As adults, whether we realize it or not, our lives are governed by the agreements we make– and while not all of them are necessarily legally binding, that doesn’t make them any less important.  Unfortunately, some people have a tendency to over-extend themselves; very few I believe are outright trying to be deceitful.  I think what happens, especially with people-pleasers is that they want so much to make their loved ones happy that they just make promises that later on they come to realize they just cannot keep.

In the legal world, if you don’t pay per your contracts, the remedy is pretty simple: we seize your assets.  So for example the mortgage company will take your house, the car company will repose the car, credit card companies close your account and go after your bank accounts, etc.  And if you don’t pay your child support, Child Support Enforcement has the ability to garnish wages, intercept tax refunds, and revoke your driving privileges, among other things.  As you can see, we don’t kid around when it comes to fulfilling legal obligations.  But what about breaches that happen outside the courtroom?

- Record extracts -
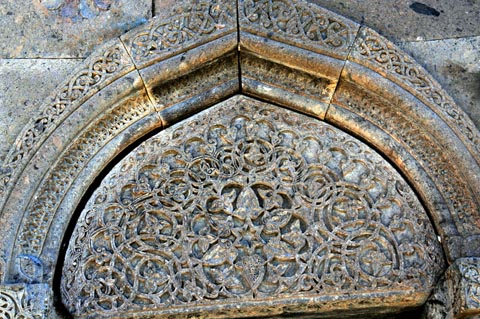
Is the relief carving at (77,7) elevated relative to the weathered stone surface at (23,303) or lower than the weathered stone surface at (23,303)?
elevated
* * *
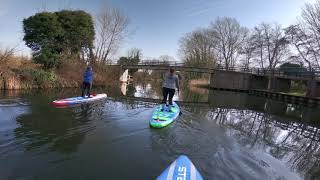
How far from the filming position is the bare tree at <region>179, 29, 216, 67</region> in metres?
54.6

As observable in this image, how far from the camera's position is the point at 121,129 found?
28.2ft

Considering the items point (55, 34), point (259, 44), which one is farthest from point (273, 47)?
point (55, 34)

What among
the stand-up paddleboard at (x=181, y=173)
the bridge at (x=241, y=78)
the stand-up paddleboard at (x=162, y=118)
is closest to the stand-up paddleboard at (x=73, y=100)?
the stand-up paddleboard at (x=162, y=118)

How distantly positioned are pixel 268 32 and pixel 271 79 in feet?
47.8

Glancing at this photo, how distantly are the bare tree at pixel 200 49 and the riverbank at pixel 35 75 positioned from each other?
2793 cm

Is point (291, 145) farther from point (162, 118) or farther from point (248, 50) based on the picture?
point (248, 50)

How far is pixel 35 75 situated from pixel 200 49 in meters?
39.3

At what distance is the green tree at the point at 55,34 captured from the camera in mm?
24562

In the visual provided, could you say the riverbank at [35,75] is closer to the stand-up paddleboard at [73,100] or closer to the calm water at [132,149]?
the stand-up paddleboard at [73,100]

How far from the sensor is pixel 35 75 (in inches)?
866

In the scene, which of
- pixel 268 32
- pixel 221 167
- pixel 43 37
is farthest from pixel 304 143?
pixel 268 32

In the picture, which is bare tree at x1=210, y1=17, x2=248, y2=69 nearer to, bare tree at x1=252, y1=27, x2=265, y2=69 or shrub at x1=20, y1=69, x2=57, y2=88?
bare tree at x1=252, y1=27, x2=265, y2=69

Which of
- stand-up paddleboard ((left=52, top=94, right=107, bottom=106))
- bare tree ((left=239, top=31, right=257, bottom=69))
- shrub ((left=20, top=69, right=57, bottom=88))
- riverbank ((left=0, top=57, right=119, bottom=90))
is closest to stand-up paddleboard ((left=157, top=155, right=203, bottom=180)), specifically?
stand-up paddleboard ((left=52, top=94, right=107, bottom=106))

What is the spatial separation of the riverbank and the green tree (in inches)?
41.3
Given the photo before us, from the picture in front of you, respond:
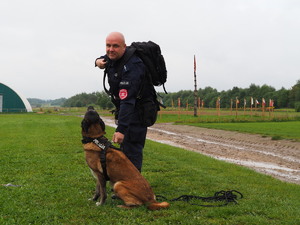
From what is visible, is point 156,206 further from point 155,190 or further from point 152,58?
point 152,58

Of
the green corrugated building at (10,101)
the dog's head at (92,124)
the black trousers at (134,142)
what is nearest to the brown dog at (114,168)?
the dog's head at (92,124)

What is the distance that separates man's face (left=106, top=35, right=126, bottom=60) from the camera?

- Brief A -
According to the passage on keeping agreements, what can Child Support Enforcement do when child support goes unpaid?
- Brief B -
Carry the passage on keeping agreements forward from its last sentence.
The entries have no connection to the passage on keeping agreements.

- Result A -
It can garnish wages, intercept tax refunds, and revoke driving privileges, among other things.

- Result B -
More and more I find that people seem to have lost the concept of a social contract- the one we make with each other as part of a society.  Despite what some may think, our community is not here to serve us, but rather I believe we are here together to share our gifts and help each other.  And if you share this view, then our personal commitments are just as important (if not more so) as the legal contracts we sign.  Perhaps with this in mind going forward we can all be more mindful before making promises to those we love.

It is inevitable that we will find ourselves at times with conflicting obligations.  For example, we all have a commitment to work and to be with our family.  Precisely because these two interests often compete with each other, work/life balance is such a big issue.  We also have a lot of blended family situations these days, and that means many of us have pre-existing obligations to children from prior relationships, and these have to be balanced with our new family commitments.  The key is to know your own limits and not over-extend yourself.

Now, with our significant others it is important to recognize that we have made a commitment to love that person, be supportive and loyal.  We are agreeing to help meet each other’s needs and work together as a team.  To make sure you stay on track, you need to connect on a regular basis.  Here are some questions to clue you in that you are on the right path:

When you wake up in the morning and again in the evening, do you touch base with each other?
Do you greet each other with a kind smile, warm hug, or loving kiss?
Do you share stories that help you understand what’s going on in each person’s life?
Are you satisfied with your level of connection/intimacy?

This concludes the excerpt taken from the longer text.